- Available data
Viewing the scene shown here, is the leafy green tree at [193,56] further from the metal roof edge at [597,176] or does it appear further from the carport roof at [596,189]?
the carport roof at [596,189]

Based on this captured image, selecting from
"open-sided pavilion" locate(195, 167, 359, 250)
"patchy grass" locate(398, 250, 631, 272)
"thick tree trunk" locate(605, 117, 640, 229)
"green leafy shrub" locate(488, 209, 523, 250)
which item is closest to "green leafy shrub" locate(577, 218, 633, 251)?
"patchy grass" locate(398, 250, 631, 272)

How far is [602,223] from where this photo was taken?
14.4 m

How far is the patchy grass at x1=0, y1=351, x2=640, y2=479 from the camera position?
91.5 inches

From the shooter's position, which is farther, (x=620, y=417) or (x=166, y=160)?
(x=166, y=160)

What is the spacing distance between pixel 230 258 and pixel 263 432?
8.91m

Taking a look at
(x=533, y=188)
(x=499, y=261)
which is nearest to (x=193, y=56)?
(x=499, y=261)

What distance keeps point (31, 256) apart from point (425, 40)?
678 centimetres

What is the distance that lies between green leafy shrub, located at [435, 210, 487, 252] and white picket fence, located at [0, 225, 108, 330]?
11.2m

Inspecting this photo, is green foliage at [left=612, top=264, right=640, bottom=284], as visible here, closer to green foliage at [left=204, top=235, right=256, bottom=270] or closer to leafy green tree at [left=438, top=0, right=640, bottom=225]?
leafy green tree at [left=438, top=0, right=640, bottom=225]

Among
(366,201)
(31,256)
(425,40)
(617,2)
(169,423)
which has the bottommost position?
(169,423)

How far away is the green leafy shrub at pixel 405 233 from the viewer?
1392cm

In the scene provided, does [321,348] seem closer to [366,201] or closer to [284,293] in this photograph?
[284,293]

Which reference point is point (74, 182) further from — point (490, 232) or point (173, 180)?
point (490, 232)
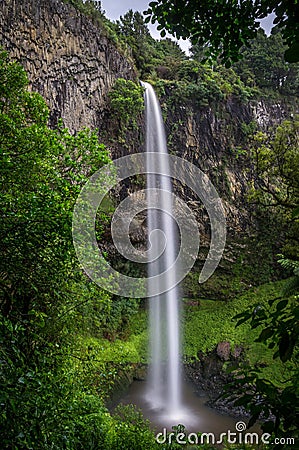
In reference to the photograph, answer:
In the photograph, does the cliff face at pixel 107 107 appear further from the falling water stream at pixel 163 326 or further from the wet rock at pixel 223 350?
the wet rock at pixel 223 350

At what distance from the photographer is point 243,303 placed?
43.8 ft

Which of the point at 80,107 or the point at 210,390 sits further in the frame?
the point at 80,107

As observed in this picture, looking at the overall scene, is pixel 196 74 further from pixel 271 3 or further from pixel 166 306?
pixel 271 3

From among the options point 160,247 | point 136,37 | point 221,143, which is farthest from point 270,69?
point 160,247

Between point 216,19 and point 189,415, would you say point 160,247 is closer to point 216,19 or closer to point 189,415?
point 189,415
* * *
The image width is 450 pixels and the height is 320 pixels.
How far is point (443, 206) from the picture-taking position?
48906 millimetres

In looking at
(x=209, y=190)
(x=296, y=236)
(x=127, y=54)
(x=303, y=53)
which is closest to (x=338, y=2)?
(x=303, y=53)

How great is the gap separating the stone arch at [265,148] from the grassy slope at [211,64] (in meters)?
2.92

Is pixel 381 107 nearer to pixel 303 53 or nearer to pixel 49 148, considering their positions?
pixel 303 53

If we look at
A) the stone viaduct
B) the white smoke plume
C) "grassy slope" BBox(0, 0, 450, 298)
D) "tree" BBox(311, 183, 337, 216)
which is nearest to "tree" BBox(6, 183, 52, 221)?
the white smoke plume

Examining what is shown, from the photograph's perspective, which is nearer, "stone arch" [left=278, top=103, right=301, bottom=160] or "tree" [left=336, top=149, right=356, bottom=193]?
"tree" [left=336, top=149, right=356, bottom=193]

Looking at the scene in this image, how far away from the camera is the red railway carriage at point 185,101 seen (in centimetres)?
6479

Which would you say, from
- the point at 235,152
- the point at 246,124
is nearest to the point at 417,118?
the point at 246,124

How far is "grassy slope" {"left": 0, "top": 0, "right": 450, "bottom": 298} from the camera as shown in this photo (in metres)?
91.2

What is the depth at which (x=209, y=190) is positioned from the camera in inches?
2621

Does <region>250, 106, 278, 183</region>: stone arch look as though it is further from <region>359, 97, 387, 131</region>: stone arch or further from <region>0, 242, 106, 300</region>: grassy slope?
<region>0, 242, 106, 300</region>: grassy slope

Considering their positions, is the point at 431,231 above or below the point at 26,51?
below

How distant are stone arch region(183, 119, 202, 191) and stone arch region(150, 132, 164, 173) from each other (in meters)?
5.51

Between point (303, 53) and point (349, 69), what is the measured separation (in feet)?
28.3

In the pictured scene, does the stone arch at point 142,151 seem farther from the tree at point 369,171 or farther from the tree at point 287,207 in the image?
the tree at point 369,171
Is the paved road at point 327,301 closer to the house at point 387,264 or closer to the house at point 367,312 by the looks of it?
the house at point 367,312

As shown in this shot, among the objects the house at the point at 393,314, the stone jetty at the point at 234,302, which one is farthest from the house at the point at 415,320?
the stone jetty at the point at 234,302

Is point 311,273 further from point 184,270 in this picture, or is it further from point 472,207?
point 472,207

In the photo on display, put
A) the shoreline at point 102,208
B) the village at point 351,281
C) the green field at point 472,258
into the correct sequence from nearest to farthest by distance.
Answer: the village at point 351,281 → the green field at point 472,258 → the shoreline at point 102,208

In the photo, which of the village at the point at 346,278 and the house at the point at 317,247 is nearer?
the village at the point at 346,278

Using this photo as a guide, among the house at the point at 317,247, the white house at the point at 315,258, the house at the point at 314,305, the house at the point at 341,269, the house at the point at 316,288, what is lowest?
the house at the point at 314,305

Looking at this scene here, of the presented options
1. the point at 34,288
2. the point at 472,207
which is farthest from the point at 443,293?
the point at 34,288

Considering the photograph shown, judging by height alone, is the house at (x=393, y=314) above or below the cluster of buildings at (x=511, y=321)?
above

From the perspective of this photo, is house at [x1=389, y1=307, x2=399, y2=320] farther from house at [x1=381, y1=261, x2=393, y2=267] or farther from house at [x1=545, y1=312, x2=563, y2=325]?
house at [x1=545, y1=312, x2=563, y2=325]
---
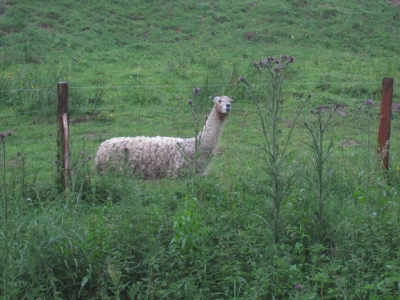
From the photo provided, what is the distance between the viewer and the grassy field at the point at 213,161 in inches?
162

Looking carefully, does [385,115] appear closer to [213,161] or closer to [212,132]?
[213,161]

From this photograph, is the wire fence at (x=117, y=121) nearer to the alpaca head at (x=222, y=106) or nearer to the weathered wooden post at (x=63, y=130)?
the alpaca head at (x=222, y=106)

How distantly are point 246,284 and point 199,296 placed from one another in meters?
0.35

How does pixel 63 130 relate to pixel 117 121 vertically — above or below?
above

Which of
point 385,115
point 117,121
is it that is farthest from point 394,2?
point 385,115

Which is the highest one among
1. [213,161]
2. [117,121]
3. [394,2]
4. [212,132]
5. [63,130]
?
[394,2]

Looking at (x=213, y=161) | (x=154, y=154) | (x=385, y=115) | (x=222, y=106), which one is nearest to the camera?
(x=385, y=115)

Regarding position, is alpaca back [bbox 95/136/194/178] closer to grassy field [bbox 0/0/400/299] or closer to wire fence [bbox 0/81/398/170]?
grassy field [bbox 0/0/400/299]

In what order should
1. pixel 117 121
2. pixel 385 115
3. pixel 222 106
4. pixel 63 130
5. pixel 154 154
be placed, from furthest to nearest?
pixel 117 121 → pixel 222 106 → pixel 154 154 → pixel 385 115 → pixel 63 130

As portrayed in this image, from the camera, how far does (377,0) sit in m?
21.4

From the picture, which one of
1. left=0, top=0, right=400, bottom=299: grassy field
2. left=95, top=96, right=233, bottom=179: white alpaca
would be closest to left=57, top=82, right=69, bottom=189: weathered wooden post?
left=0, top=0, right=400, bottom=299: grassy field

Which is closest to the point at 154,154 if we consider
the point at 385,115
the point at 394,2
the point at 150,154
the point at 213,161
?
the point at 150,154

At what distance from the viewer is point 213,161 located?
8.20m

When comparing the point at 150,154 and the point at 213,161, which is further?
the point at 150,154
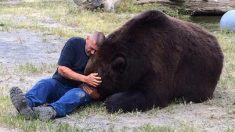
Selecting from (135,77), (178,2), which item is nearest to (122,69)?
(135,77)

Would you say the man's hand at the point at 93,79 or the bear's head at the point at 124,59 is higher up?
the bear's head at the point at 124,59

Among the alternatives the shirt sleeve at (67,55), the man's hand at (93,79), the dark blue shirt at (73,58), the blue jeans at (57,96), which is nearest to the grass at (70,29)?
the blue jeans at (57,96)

- The request
Collect every line of the material above containing the word "that". Uppercase and lowercase count as different.

- Exercise answer
What is the distance that lies between green leafy shrub, located at [435, 210, 487, 252] and white picket fence, located at [0, 225, 108, 330]?
is it that is farthest from point 394,2?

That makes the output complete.